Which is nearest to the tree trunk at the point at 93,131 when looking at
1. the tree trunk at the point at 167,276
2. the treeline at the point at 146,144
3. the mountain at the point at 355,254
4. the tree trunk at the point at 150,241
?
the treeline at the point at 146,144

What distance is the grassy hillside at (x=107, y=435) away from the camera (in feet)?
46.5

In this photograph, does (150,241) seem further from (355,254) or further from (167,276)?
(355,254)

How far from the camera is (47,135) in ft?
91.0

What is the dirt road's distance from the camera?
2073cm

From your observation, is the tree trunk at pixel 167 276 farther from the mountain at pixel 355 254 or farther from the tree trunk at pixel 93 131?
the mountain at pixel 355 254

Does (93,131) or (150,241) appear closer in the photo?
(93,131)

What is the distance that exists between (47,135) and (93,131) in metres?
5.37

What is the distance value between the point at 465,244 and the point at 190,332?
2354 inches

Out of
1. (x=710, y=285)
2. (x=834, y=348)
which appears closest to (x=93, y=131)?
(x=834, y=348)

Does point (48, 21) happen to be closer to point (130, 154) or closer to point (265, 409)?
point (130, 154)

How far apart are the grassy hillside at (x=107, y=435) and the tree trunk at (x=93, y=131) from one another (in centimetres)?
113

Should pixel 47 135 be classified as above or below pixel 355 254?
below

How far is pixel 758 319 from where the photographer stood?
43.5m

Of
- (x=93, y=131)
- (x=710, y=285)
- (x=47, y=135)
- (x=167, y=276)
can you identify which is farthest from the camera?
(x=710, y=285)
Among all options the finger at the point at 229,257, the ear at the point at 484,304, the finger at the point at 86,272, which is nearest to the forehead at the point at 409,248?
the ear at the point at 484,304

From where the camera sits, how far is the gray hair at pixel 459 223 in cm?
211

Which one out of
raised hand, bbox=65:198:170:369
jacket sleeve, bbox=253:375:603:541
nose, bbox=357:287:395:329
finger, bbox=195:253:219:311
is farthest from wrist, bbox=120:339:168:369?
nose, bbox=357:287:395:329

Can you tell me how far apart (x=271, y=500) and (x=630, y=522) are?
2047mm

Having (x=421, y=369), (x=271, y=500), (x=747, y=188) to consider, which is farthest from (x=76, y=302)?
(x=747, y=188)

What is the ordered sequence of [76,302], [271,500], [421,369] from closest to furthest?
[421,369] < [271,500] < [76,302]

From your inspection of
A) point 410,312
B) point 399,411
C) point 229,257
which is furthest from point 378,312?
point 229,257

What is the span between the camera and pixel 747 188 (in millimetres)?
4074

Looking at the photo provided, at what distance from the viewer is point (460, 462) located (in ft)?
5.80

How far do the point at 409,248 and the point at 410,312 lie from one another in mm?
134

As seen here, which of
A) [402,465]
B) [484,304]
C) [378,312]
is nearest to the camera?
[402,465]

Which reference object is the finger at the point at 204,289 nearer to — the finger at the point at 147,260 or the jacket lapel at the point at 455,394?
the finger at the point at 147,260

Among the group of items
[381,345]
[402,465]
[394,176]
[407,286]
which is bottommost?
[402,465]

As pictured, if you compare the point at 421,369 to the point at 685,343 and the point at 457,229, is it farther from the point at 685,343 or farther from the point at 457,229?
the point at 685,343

────────────────

→ **Your task**:
Copy all of the data above word for word, keeping every line in the same order.

→ **Response to this exercise**:
Which is nearest to the tree trunk at the point at 93,131 when looking at
1. the tree trunk at the point at 167,276
2. the treeline at the point at 146,144
3. the mountain at the point at 355,254
4. the tree trunk at the point at 150,241
?
the treeline at the point at 146,144

What distance is the grassy hillside at (x=107, y=435) away from the camera (in feet)?
46.5

In this photograph, does (150,241) seem further from (355,254) or further from (167,276)?
(355,254)

How far from the camera is (47,135) in ft?
91.0

What is the dirt road's distance from the camera?
2073cm

From your observation, is the tree trunk at pixel 167 276 farther from the mountain at pixel 355 254 or farther from the tree trunk at pixel 93 131?
the mountain at pixel 355 254

Does (93,131) or (150,241) appear closer in the photo?
(93,131)

What is the distance that exists between (47,135) and (93,131) in metres?
5.37

What is the distance value between the point at 465,244 and the point at 190,332?
2354 inches

Out of
1. (x=710, y=285)
2. (x=834, y=348)
which appears closest to (x=93, y=131)?
(x=834, y=348)

Does point (48, 21) happen to be closer to point (130, 154) or closer to point (265, 409)?
point (130, 154)

How far apart are the grassy hillside at (x=107, y=435) and the tree trunk at (x=93, y=131) from one another (in centimetres)?
113

Should pixel 47 135 be classified as above or below pixel 355 254?
below

How far is pixel 758 319 from where the photographer stood?
43.5m

Of
- (x=93, y=131)
- (x=710, y=285)
- (x=47, y=135)
- (x=167, y=276)
can you identify which is farthest from the camera?
(x=710, y=285)
Among all options the finger at the point at 229,257, the ear at the point at 484,304, the finger at the point at 86,272, which is nearest to the forehead at the point at 409,248?
the ear at the point at 484,304

From where the camera sits, how far is the gray hair at pixel 459 223 in cm?
211

Which one out of
raised hand, bbox=65:198:170:369
jacket sleeve, bbox=253:375:603:541
nose, bbox=357:287:395:329
finger, bbox=195:253:219:311
is farthest from wrist, bbox=120:339:168:369?
nose, bbox=357:287:395:329

Can you tell me how far apart (x=271, y=500) and (x=630, y=522) are?
2047mm

Having (x=421, y=369), (x=271, y=500), (x=747, y=188) to consider, which is farthest from (x=76, y=302)?
(x=747, y=188)

What is the ordered sequence of [76,302], [271,500], [421,369] from closest to furthest?
[421,369] < [271,500] < [76,302]

From your inspection of
A) point 410,312
B) point 399,411
C) point 229,257
which is furthest from point 378,312?
point 229,257

What is the span between the camera and pixel 747 188 (in millimetres)?
4074

Looking at the photo provided, at what distance from the viewer is point (460, 462) located (in ft)?
5.80

How far do the point at 409,248 and the point at 410,312 lie from one another in mm?
134

As seen here, which of
A) [402,465]
B) [484,304]
C) [378,312]
is nearest to the camera?
[402,465]

Which reference object is the finger at the point at 204,289 nearer to — the finger at the point at 147,260 or the jacket lapel at the point at 455,394?
the finger at the point at 147,260

Among the group of items
[381,345]
[402,465]
[394,176]
[407,286]
which is bottommost?
[402,465]

As pictured, if you compare the point at 421,369 to the point at 685,343 and the point at 457,229, is it farther from the point at 685,343 or farther from the point at 457,229?
the point at 685,343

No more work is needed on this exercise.